When GPT-4V was asked to translate these "words on paper" into concrete actions (that is, the second test task), its accuracy dropped to 74.5 per cent.

Again, in the above example, it can follow its own instructions and give the correct operation number, such as clicking the number 9 to close a label page.

But as shown in the following figure, when it is asked to find an application that can identify buildings, it can accurately indicate the use of ChatGPT, but gives the wrong number "15" (which should be "5").

There are also errors because the screenshot itself does not indicate the corresponding position.

For example, let it turn on the stealth mode from the image below, directly giving wifi the "11" position, without quack at all.

In addition, in addition to this simple single-step task, the test also found that GPT-4V can handle complex instructions such as "buy a bubbler" without training.

In the process, we can see that GPT-4V lists in detail what to do at each step, as well as the corresponding numerical coordinates.

Finally, there is the test on the Android.

Overall, it performs significantly better than other models such as Llama 2, PaLM 2 and ChatGPT.

The overall performance in performing installation, shopping and other tasks is 52.96%, while the maximum performance of these baseline models is 39.6%.

For the whole experiment, its greatest significance is to prove that multimodal models such as GPT-4V can directly transfer capabilities to unseen scenarios, showing great potential for mobile phone interaction.

It is worth mentioning that after reading this study, netizens also put forward two points:

One is how we define whether a task is successful or not.

For example, we want it to buy hand sanitizer replenishment, only want one bag, but it bought six bags is considered successful?
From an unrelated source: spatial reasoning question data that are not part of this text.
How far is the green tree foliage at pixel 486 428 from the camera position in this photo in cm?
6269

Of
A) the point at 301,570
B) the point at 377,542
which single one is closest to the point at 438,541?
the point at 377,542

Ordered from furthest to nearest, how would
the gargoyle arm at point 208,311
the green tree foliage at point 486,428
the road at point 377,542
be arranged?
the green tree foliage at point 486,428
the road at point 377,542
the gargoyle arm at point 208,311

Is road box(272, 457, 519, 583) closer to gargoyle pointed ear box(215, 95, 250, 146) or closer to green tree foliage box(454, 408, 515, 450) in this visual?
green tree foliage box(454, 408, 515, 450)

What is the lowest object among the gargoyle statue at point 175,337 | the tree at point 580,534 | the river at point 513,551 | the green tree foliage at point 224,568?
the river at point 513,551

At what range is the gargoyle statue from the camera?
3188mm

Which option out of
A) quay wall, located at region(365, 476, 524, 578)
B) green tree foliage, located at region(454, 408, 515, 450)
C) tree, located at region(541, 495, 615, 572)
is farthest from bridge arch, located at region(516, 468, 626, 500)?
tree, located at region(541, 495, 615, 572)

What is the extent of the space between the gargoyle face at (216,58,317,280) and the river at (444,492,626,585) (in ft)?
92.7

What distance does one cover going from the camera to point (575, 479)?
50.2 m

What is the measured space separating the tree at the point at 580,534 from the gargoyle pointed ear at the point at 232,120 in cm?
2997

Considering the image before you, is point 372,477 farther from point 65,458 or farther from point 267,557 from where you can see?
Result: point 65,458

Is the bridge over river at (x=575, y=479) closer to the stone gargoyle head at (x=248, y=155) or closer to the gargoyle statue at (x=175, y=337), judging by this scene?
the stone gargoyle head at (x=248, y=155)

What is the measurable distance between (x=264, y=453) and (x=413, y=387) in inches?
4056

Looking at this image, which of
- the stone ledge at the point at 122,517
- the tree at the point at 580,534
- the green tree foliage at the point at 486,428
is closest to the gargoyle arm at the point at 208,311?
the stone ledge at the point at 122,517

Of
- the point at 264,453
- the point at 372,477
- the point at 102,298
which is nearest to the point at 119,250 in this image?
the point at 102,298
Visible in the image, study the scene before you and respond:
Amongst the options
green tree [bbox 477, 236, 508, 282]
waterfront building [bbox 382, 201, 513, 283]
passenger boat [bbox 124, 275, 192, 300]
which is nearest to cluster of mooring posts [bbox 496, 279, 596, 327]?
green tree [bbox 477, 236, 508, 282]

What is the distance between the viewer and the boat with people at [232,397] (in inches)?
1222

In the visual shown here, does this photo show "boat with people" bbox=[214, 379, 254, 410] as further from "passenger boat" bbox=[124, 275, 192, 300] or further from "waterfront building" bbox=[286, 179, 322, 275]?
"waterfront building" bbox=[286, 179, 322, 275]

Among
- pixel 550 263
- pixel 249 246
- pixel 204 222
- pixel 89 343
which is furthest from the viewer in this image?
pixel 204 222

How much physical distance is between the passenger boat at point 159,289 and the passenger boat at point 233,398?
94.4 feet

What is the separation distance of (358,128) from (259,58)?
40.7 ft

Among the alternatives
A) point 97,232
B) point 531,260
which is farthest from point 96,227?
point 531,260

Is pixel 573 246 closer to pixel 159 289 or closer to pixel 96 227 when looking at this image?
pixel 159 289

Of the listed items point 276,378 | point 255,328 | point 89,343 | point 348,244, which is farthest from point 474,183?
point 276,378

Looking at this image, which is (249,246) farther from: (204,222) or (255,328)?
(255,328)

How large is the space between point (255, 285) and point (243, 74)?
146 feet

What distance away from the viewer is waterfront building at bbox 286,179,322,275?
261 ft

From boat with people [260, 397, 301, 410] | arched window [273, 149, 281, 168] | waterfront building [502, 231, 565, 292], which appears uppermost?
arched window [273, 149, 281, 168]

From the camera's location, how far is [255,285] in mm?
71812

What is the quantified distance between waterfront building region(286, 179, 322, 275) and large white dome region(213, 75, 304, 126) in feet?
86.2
Second, we can not get excited too early, if we want to really commercial this technology, there is still a lot of room for progress.

Because Siri, with an accuracy of 95%, is often complained of being poor.

The team introduced a total of 12 authors of this study, mostly from Microsoft.

Work together for two.

They are An Yan, a doctoral student at the University of California, San Diego, and Zhengyuan Yang, a senior researcher at Microsoft, who graduated from the University of Chinese Science and Technology and the University of Rochester.

Reference link:

[1] https://arxiv.org/abs/2311.07562

[2] https://x.com/emollick/status/1724272391595995329?s=20

This article is from the official account of Wechat: quantum bit (ID:QbitAI), author: Fengcai

Welcome to subscribe "Shulou Technology Information " to get latest news, interesting things and hot topics in the IT industry, and controls the hottest and latest Internet news, technology news and IT industry trends.

*The comments in the above article only represent the author's personal views and do not represent the views and positions of this website. If you have more insights, please feel free to contribute and share.